The background of the crime and trial follows:
New Year’s Day, 2009, Oakland police received a report of a fight on a Bay Area Rapid Transit (BART) train. When the officers arrived at the scene they detained a group of five men, including a 22-year-old African American male named Oscar Grant.
A short time later transit police officer Johannes Mehserle, 28 and white, arrived on the scene as well. Grant, unarmed and accused of no crime, was being held by officers, face down on the ground. With one officer kneeling on Oscar Grant’s neck, Officer Mehserle shot Grant in the back, killing the young man who witnesses say had been trying to diffuse the situation.
Mehserle was removed from duty and charged in Grant’s murder. Due to the extensive media coverage his trial was moved from Oakland to Los Angeles. Not a single African-American sat on the Mehserle jury and, stunningly, Los Angeles prosecutors have not won a murder conviction in a police shooting since 1983.
During the trial Mehserle testified that he accidentally drew his gun, located on his right side and fired. Mehserle testified that he had thought he was going for his taser, kept on his left side. The question as to why an already subdued witness needed tasing, let alone a bullet in the back, was never answered. Furthermore, Mehserle could not explain how he confused his handgun with the differently weighted and differently sized taser.

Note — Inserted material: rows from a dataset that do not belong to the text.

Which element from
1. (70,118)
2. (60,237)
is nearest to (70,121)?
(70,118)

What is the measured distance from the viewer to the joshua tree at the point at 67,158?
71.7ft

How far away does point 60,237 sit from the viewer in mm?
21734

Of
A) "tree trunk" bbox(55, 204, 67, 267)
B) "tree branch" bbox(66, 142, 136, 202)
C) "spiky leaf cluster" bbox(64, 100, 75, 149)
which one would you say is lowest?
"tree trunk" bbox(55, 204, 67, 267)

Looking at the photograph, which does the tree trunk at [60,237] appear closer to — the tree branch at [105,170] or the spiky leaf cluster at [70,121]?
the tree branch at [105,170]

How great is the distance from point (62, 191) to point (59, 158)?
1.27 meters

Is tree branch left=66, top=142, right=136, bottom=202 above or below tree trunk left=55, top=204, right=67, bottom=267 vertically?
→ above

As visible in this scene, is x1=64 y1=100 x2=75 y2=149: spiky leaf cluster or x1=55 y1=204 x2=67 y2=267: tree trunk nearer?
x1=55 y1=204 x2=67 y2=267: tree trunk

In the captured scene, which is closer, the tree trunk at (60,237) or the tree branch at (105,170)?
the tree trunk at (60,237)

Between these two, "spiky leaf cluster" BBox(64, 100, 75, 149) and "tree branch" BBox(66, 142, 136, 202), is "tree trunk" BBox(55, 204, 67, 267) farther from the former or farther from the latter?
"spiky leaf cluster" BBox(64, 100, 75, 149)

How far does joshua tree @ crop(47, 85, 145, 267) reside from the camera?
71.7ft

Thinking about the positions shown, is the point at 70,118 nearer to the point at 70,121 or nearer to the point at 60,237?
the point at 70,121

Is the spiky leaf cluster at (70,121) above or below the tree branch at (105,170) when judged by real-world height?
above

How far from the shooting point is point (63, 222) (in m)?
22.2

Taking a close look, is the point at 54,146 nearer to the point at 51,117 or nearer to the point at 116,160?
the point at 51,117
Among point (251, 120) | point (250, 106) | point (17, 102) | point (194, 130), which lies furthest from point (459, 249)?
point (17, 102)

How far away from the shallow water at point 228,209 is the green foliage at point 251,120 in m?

Ultimately though Mehserle’s flimsy explanation was enough for Los Angeles jurors who, after about six hours of deliberation spread out over two days found the former officer guilty of involuntary manslaughter, a charge that carries a two to four year sentence. Mehserle had faced a second degree-murder charge, which had he been convicted, carries a sentence of 15 years to life.
The involuntary manslaughter conviction is cold comfort for anyone seeking justice in Grant’s murder. Instead what was offered up was another reminder that when crime victims are black there is rarely a just turn in the system. The entire episode was caught on tape, so take a look for yourself and ask, just how involuntary were Mehserle’s actions?
Mehserle will be sentenced on August 6th. In the meantime the Oakland community, and those of us who feel the sting of this brutality nationwide, must come to grips with another example of the ingrained and embedded racism inherent in our criminal justice system. When an injustice like the Grant verdict occurs it taints not just the relations between law enforcement and the African-American community, but the entire criminal justice and civic structure of our communities. Grant was an unarmed man, laying face down with an officer on his back. Mehserle stood up and deliberately shot him. There was nothing involuntary about it. After the verdict was read rumors started circulating that the Department of Justice was considering taking up the case for federal prosecution. I sure hope they do because if our justice system is to work at all the elements of fundamental fairness must be respected and they must be believed. But the jurors in Los Angeles yesterday gave us no reason to believe in either fairness or justice for the family of Oscar Grant or for any other non-white crime victim in this country.